On June 8, 2020, the Texas Board of Pardons and Parole granted Bobby Moore parole, concluding his lengthy and hard-fought legal journey. He was released from prison on August 6. Originally sentenced to death in 1980, Mr. Moore served almost 40 years on death row in Texas and twice brought his case before the U.S. Supreme Court.
Mr. Moore challenged Texas’s framework for determining intellectual disability and the leeway that Atkins v. Virginia awarded states in making these determinations. In Atkins, the Supreme Court held that the execution of intellectually disabled individuals violated the Eighth Amendment’s ban on cruel and unusual punishment but left it to states to create their own frameworks for assessing intellectual disability. Texas announced its framework in Ex parte Briseño, a 2004 case before the Texas Court of Criminal Appeals (TCCA). The so-called Briseño factors assessed intellectual disability through clinically unsound criteria such as lay stereotypes and a focus on perceived adaptive strengths instead of deficits. In applying Briseño to Mr. Moore’s case, the TCCA found Mr. Moore eligible for the death penalty. In 2017, the Supreme Court rejected the Briseño factors, finding that they “advanced lay perceptions of intellectual disability” rather than medical standards, creating an unacceptable risk that an individual with an intellectual disability would be executed. Holding that states are constrained by the medical community’s current standards when determining intellectual disability, the Supreme Court remanded Mr. Moore’s case to the TCCA.

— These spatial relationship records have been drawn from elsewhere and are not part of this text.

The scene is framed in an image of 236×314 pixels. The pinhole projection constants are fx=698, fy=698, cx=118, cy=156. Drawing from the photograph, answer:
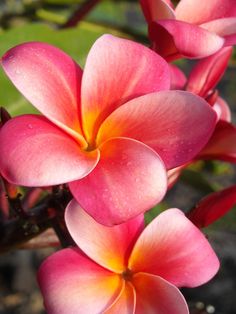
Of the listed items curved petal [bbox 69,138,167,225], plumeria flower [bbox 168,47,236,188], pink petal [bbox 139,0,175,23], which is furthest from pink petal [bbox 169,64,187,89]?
curved petal [bbox 69,138,167,225]

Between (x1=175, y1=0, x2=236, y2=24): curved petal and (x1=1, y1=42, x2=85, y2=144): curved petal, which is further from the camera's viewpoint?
(x1=175, y1=0, x2=236, y2=24): curved petal

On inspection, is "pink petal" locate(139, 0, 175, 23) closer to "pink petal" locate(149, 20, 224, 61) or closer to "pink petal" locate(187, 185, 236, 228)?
"pink petal" locate(149, 20, 224, 61)

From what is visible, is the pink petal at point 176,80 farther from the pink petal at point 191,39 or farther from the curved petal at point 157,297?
the curved petal at point 157,297

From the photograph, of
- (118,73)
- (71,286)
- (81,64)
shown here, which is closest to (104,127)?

On remand, the TCCA acknowledged the Supreme Court’s decision in Moore v. Texas but continued to apply the same non-scientific analysis now barred by the Supreme Court, and again denied Mr. Moore Atkins relief. After a second certiorari grant, on February 19, 2019 the Supreme Court issued a per curiam decision ruling that “Moore has shown he is a person with intellectual disability,” and rebuking the TCCA for its failure to sufficiently follow the Court’s precedent.

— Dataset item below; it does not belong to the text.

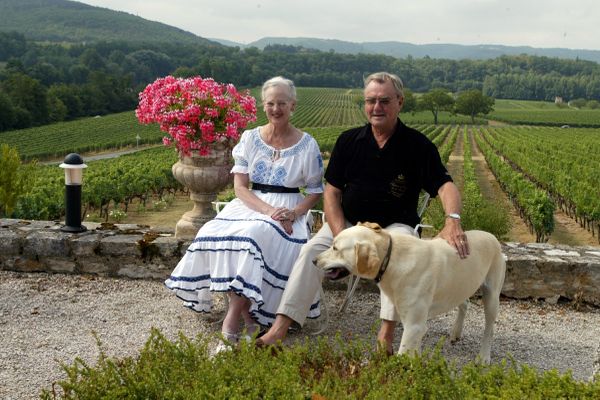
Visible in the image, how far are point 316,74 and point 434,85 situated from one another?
28732 mm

Nearly nine months later, on November 6, 2019, the TCCA officially acknowledged the Supreme Court’s holding in Mr. Moore’s favor and commuted Mr. Moore’s death sentence to a sentence of life imprisonment. Upon resentencing, Mr. Moore became eligible for parole because he was originally sentenced in 1980, before the enactment of a sentence of life in prison without the possibility of parole and when prisoners became eligible for parole after serving 20 years.

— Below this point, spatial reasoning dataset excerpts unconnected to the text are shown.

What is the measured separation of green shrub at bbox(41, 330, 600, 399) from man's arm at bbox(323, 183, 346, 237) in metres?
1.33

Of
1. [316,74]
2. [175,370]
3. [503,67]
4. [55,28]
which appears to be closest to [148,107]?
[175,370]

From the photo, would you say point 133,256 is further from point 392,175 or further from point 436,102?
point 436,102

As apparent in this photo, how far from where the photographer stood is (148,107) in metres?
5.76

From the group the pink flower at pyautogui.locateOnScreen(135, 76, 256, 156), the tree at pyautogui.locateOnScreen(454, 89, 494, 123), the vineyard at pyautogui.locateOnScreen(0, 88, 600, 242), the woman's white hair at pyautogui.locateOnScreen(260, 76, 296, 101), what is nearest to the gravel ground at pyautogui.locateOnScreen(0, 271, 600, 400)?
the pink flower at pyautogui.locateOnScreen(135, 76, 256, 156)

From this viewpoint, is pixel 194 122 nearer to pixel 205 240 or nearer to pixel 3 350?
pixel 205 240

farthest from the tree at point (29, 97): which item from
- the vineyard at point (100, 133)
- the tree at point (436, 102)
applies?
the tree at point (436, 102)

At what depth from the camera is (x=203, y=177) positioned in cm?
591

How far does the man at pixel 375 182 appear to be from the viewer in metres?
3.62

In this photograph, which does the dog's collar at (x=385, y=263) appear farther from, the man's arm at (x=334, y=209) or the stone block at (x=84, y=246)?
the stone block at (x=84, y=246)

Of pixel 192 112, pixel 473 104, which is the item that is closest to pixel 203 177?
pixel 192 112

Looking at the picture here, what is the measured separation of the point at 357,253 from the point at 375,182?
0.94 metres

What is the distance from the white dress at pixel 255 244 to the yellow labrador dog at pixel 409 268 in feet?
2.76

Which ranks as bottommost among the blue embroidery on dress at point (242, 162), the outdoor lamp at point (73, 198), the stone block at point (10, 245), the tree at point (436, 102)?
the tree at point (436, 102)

Although Harris County District Attorney Kim Ogg, who supported the resentencing, remained silent regarding parole, Mr. Moore’s case garnered support from the newly-formed bipartisan Texas House Criminal Justice Reform Caucus. In March 2020, 23 members sent a letter to the Texas Board of Pardons and Parole advocating for Mr. Moore’s release. They argued that while wrongfully incarcerated on death row, Mr. Moore was “improperly denied both numerous parole reviews and the chance to meet some of the criteria that would weigh in his favor at them.”
“After careful consideration of the totality of the information,” the Texas Board of Pardons and Parole granted Mr. Moore parole. Congratulations to Mr. Moore’s pro bono team led by now-retired Skadden partner Cliff Sloan, and everyone else who contributed over the years to Mr. Moore’s hard-won release.